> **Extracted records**
★ ★ ★ ★ ★
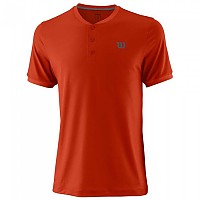 [해외]윌슨 UWII Henley S/S Pro Staff Red / Turbulence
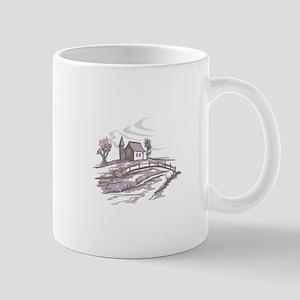 DELFTWARE HOME Mugs
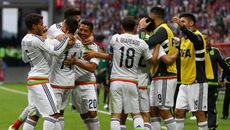 Video bàn thắng Nga 1-2 Mexico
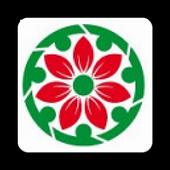 ОМОТ icon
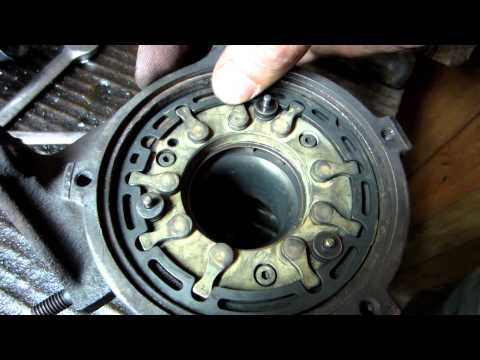 VGT turbo vane movement after cleaning Audi a4 1.9 TDI 81kW AFN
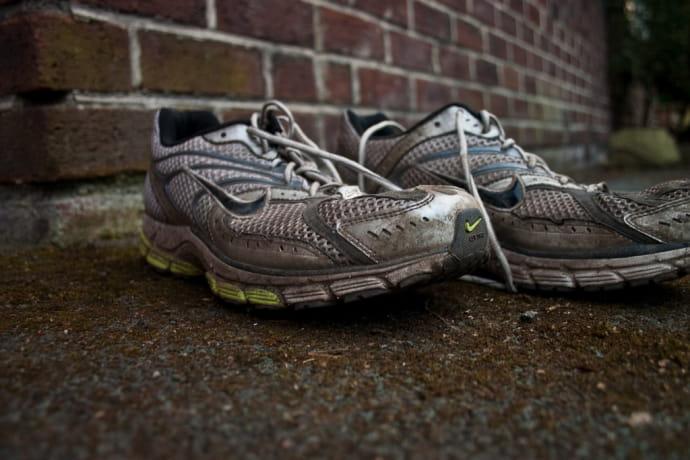 Terezin běžecký deník 17: Kdyby boty mohly vyprávět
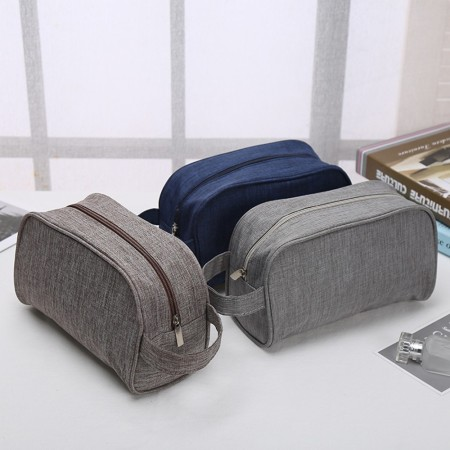 Modern Toiletries Organiser - Simplicity Gifts - Corporate Gifts Singapore - simplicitygifts.com.sg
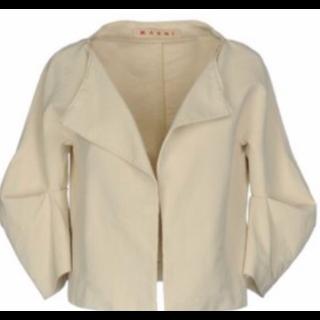 MARNIのテーラードジャケット
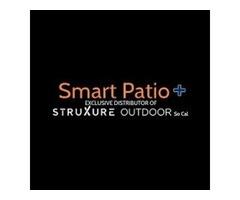 Smart Patio Plus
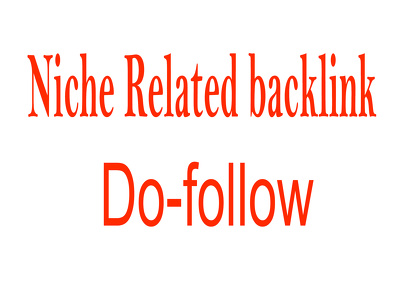 Write and Publish Guest Post On Niche Related Blog With Dofollow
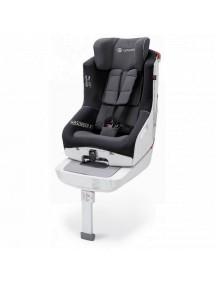 Детское автомобильное кресло Absorber XT Dark Night 2015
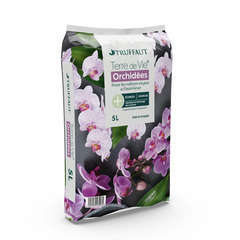 Terreau 'Terre de Vie®' pour orchidées - sac de 5 litres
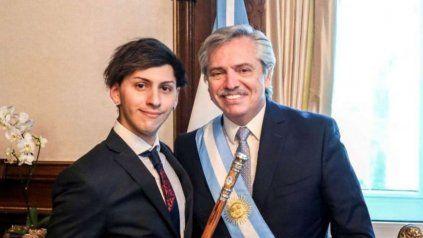 Dyhzy, el hijo de Alberto Fernández: Voy a cambiar mi DNI, soy una persona no binaria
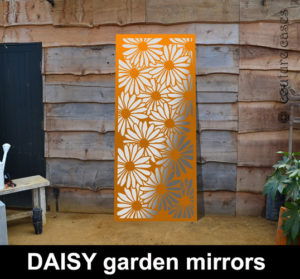 Decorative garden wall panels in Daisy pattern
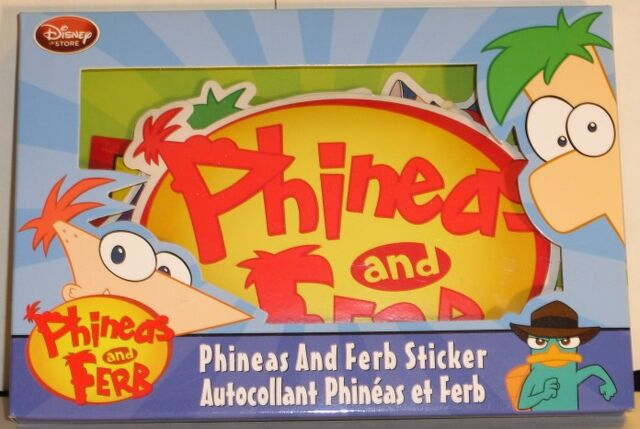 Tập tin:Phineas and Ferb Sticker set - front.jpg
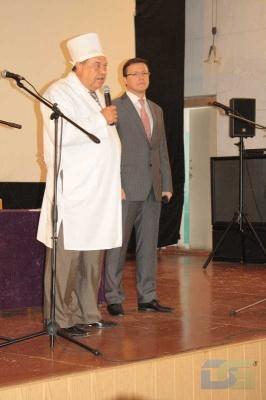 Госпиталь ВВ. Встреча с Азаровым 3.09.2010-10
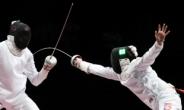 [속보] 올림픽 펜싱 남자 에페 단체전 동메달 획득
★ ★ ★ ★ ★
> **WHAT YOU NEED TO DO**
None of the pictures should appear, though every line of the data above must be reproduced exactly.

> **SOLVED PROBLEM**
 [해외]윌슨 UWII Henley S/S Pro Staff Red / Turbulence
 DELFTWARE HOME Mugs
 Video bàn thắng Nga 1-2 Mexico
 ОМОТ icon
 VGT turbo vane movement after cleaning Audi a4 1.9 TDI 81kW AFN
 Terezin běžecký deník 17: Kdyby boty mohly vyprávět
 Modern Toiletries Organiser - Simplicity Gifts - Corporate Gifts Singapore - simplicitygifts.com.sg
 MARNIのテーラードジャケット
 Smart Patio Plus
 Write and Publish Guest Post On Niche Related Blog With Dofollow
 Детское автомобильное кресло Absorber XT Dark Night 2015
 Terreau 'Terre de Vie®' pour orchidées - sac de 5 litres
 Dyhzy, el hijo de Alberto Fernández: Voy a cambiar mi DNI, soy una persona no binaria
 Decorative garden wall panels in Daisy pattern
 Tập tin:Phineas and Ferb Sticker set - front.jpg
 Госпиталь ВВ. Встреча с Азаровым 3.09.2010-10
 [속보] 올림픽 펜싱 남자 에페 단체전 동메달 획득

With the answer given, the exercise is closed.